## SHORT EXERCISE
In the records below, recast the lines from the line with "As the photograph" to the line with "451 millimetres", both included, as a Markdown table with the columns Row and Line. Leave out blank lines.

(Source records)
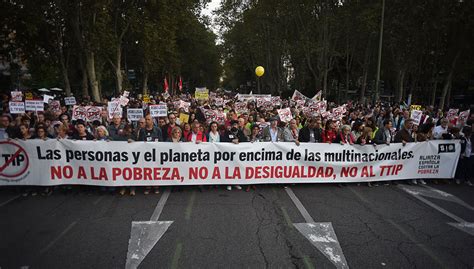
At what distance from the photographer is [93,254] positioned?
4.36 meters

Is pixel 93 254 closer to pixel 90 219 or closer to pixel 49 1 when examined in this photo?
pixel 90 219

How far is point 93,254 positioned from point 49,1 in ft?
68.4

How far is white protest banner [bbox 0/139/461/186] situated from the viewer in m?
6.50

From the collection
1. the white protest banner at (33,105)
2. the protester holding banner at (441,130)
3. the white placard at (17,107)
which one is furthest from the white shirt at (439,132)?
the white placard at (17,107)

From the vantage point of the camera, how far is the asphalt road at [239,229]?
14.1 feet

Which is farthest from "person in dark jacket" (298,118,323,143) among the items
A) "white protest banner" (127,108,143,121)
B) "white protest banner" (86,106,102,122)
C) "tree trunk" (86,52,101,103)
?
"tree trunk" (86,52,101,103)

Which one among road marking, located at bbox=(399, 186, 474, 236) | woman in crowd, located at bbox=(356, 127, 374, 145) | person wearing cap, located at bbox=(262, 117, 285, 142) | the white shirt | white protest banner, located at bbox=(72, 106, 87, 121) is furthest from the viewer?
white protest banner, located at bbox=(72, 106, 87, 121)

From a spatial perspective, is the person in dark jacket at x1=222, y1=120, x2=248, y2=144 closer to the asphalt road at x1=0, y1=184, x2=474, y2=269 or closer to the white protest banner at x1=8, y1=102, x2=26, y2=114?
the asphalt road at x1=0, y1=184, x2=474, y2=269

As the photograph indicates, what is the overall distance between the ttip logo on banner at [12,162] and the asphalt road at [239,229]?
451 millimetres

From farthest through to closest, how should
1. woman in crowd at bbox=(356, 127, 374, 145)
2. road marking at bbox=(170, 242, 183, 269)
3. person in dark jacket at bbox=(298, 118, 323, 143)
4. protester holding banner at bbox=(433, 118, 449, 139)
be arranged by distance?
protester holding banner at bbox=(433, 118, 449, 139) < person in dark jacket at bbox=(298, 118, 323, 143) < woman in crowd at bbox=(356, 127, 374, 145) < road marking at bbox=(170, 242, 183, 269)

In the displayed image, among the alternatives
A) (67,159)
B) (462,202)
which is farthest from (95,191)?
(462,202)

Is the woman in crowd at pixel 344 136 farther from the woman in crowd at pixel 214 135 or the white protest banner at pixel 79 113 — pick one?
the white protest banner at pixel 79 113

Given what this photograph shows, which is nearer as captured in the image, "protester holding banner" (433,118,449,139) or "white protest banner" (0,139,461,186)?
"white protest banner" (0,139,461,186)

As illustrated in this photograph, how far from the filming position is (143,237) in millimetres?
4879
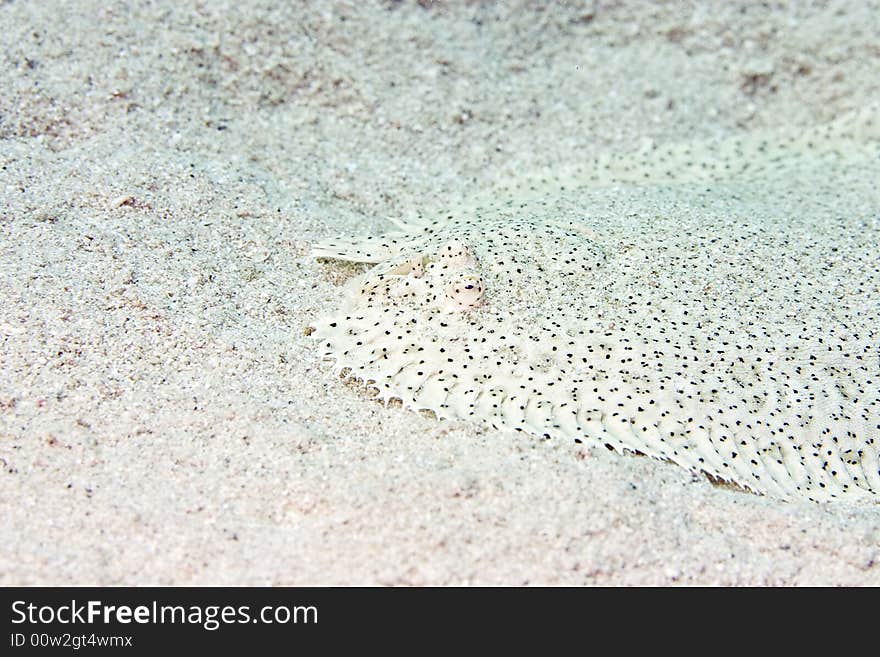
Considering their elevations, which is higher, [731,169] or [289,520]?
[731,169]

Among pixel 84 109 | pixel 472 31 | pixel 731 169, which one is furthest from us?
pixel 472 31

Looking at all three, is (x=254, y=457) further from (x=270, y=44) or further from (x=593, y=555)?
(x=270, y=44)

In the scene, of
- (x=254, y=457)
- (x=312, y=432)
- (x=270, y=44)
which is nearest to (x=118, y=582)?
(x=254, y=457)
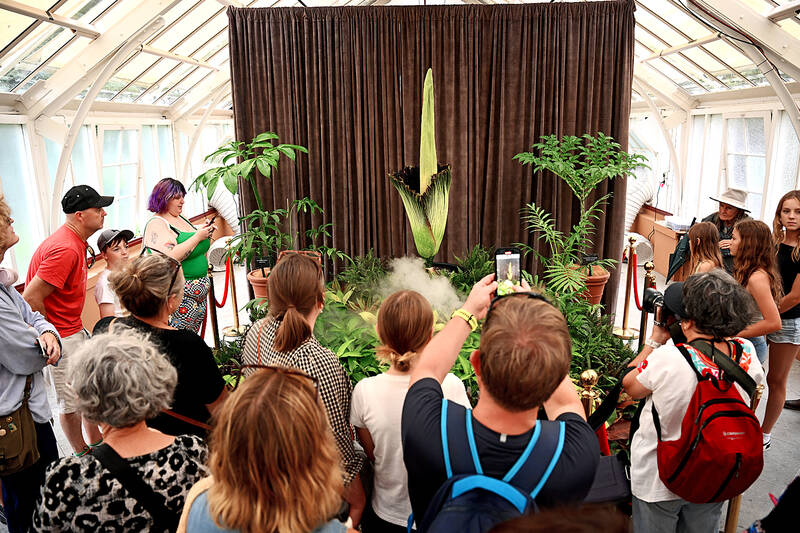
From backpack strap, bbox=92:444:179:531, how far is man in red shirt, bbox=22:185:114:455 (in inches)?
52.5

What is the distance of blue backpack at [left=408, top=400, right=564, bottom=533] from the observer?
885 mm

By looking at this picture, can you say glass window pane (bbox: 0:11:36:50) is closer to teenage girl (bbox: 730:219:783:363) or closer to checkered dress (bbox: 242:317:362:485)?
checkered dress (bbox: 242:317:362:485)

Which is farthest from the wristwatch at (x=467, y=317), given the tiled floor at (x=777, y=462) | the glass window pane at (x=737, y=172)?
the glass window pane at (x=737, y=172)

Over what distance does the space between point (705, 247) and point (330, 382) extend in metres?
2.00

## EXERCISE ANSWER
| Row | Line |
|---|---|
| 1 | As the photograph indicates, what is the overall distance between the ttip logo on banner at [12,162] and the asphalt road at [239,229]? |
| 2 | 451 millimetres |